Dr. Dator said that smoking is a cause of bladder cancer and other diseases. “As a trained practitioner in urology, I see in my clinical practice that smoking is one of the risk factors of bladder cancer and thus we want smokers to stop smoking. There is also evidence that smoking directly contributes to the onset of erectile dysfunction and not just secondary to its ill effects on the cardiovascular system,” he said.
“The problem, however, is that many Filipino smokers are stubborn and refuse to stop or tried but could not quit smoking. I welcome the approval of SBN2239 as it gives Filipino smokers a less harmful alternative product for the meantime, which hopefully can reduce the health hazards attributable to end the smoking pandemic,” Dr. Dator said.
Department of Health data showed that more than 16 million Filipinos adults use tobacco, with the proportion of smokers who successfully quit at only 4 percent. Globally, smoking kills 8 million people a year, according to the World Health Organization.

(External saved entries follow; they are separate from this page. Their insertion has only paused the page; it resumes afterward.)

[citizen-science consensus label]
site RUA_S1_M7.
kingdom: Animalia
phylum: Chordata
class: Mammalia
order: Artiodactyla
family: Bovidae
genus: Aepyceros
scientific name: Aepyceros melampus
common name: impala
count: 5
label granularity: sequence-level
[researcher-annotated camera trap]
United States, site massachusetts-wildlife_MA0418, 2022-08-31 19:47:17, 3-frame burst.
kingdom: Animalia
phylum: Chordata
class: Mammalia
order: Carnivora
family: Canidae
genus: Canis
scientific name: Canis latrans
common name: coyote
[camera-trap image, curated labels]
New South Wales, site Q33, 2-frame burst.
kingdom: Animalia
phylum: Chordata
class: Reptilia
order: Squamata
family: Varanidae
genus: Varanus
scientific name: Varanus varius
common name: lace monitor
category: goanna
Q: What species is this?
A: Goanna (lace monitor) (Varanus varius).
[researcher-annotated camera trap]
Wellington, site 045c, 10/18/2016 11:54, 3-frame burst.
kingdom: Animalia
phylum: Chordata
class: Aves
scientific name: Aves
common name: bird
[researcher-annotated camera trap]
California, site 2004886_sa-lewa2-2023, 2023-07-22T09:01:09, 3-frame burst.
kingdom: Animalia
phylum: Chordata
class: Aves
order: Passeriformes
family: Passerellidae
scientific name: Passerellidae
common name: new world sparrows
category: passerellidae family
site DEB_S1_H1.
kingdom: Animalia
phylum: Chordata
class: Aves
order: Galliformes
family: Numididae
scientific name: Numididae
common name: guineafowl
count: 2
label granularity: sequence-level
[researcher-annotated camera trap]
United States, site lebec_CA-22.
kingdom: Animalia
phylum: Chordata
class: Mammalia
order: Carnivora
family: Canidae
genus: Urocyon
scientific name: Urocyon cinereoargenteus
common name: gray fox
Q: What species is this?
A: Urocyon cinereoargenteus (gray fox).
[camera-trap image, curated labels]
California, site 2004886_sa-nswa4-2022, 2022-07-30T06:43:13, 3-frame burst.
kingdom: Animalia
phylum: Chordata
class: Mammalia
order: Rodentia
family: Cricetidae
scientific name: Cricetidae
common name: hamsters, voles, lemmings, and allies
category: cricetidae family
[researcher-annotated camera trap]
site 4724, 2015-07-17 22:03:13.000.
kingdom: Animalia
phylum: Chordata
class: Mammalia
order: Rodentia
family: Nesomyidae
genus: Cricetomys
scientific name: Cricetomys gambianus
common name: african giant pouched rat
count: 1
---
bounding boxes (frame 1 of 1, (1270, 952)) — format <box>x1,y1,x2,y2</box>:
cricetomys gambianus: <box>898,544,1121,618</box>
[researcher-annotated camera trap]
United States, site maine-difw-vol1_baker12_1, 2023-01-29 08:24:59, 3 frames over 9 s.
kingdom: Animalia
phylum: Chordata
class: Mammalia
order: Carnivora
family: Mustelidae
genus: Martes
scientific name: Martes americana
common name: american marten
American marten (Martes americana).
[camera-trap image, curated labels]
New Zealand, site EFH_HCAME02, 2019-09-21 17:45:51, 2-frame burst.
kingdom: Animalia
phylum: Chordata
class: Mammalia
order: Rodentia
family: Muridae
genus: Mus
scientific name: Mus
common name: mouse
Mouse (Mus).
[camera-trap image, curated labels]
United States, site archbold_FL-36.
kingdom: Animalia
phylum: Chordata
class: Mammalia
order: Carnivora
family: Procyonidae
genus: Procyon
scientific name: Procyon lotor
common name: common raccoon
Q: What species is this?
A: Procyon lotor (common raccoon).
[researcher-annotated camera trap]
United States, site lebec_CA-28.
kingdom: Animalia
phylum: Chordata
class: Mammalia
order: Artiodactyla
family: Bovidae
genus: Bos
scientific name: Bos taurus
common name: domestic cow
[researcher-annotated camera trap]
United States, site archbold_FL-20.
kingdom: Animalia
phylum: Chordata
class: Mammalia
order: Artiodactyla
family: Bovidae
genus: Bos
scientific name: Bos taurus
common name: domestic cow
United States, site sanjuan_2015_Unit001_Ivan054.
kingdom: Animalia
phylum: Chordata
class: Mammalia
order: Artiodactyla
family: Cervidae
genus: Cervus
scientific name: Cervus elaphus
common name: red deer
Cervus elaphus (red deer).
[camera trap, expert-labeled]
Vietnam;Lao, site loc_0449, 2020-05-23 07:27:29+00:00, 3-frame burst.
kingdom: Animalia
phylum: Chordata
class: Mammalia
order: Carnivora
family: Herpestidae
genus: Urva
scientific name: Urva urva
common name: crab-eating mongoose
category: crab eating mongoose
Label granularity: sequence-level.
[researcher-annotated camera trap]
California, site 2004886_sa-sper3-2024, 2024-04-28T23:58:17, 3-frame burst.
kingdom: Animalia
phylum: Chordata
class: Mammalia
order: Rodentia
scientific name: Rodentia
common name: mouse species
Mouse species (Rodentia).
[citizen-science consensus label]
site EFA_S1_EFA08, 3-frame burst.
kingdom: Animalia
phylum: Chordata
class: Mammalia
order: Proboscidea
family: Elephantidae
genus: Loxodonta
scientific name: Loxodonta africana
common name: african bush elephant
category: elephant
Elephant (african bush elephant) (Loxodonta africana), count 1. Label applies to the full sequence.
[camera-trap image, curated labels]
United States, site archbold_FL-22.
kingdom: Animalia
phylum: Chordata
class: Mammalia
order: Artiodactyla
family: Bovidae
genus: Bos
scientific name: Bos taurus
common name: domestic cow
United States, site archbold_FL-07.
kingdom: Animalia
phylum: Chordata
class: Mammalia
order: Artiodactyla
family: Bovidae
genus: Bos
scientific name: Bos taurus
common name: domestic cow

The vape bill has stringent measures to protect minors from accessing and consuming the vaporized nicotine products. It prohibits use by minors, and the sale to minors, advertising and promotion of vape products within 100 meters of school perimeter and playground. It forbids use of flavor descriptors that appeal to minors in vape products and the display of vape products immediately next to products of particular interest to minors.
Dr. Castillo said the bill will also save the lives of Filipino smokers, if they are to quit or switch to less harmful alternatives.
“Once enacted into law, it will reinforce our concerted efforts to end the smoking epidemic once and for all, and help save countless lives. The potential benefits of saving, or at the very least, enhancing the quality of lives and improving long-term outcomes of smokers with this bill once enacted into Law, is a big opportunity we could not afford to lose,” he said.
Dr. Castillo is among the medical professionals who conducted the first local scientific study that concluded HTPs contain less harmful chemicals than cigarettes.
Data show that a million former Filipino smokers already switched to electronic cigarettes and heated tobacco products.